Instruction. Please duplicate the passage of the article below on Israel and the Vatican from "Pope Francis wrote" up to and including "of many populations.", keeping every word and punctuation mark unchanged.

Selected text.
"""
Guest writer: Pilgrim.
Introduction
Since the beginning of the war in Gaza, Israel and the Vatican have been at odds. Israel has objected to what it sees as the Vatican’s false moral equivalence between terrorist aggression and Israel’s right to self-defence. The Vatican has complained of a “disproportionate” Israeli response which puts innocents at risk and threatens to ignite a wider regional or even global conflagration.
Pope Francis wrote to the Jewish population of Israel in February 2024 condemning all forms of anti-Judaism and anti-Semitism:
(The Church) rejects every form of anti-Judaism and antisemitism, unequivocally condemning manifestations of hatred towards Jews and Judaism as a sin against God …
Together with you, we, Catholics, are very concerned about the terrible increase in attacks against Jews around the world. We had hoped that ‘never again’ would be a refrain heard by the new generations.
The Pope noted that wars and divisions are increasing all over the world “in a sort of piecemeal world war,” hitting the lives of many populations.
Pope Francis has also directly condemned Hamas’ attack from Gaza into southern Israel.
In January 2024, in his yearly “State of the World” address to diplomats, Pope Francis directly condemned Hamas’ cross-border attack from Gaza into southern Israel as an “atrocious” act of “terrorism and extremism” and renewed his call for the immediate liberation of those still being held by militants in Gaza. He added, this is “not the way to resolve disputes between peoples; those disputes are only aggravated and cause suffering for everyone.”
"""
Material provided.
"""
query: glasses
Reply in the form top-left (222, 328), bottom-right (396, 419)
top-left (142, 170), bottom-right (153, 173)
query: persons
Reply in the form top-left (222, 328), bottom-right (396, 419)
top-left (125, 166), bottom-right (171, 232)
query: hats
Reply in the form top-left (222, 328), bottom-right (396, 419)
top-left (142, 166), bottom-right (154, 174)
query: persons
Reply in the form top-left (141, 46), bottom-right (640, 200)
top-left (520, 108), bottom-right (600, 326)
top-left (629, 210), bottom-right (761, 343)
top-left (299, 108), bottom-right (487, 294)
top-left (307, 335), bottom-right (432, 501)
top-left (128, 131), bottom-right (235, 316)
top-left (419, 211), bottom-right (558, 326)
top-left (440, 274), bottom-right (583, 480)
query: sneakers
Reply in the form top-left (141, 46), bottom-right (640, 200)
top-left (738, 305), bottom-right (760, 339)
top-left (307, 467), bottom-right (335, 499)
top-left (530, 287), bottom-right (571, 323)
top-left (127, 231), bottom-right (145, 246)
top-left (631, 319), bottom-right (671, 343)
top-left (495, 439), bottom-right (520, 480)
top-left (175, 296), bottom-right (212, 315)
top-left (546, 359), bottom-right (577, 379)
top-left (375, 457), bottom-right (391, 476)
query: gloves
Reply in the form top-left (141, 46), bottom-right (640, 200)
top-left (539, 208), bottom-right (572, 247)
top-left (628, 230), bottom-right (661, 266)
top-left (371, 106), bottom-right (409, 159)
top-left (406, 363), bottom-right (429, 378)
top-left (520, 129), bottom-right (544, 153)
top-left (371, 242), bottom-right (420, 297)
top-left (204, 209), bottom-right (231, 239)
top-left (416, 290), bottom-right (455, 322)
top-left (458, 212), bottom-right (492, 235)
"""
Final result.
Pope Francis wrote to the Jewish population of Israel in February 2024 condemning all forms of anti-Judaism and anti-Semitism:
(The Church) rejects every form of anti-Judaism and antisemitism, unequivocally condemning manifestations of hatred towards Jews and Judaism as a sin against God …
Together with you, we, Catholics, are very concerned about the terrible increase in attacks against Jews around the world. We had hoped that ‘never again’ would be a refrain heard by the new generations.
The Pope noted that wars and divisions are increasing all over the world “in a sort of piecemeal world war,” hitting the lives of many populations.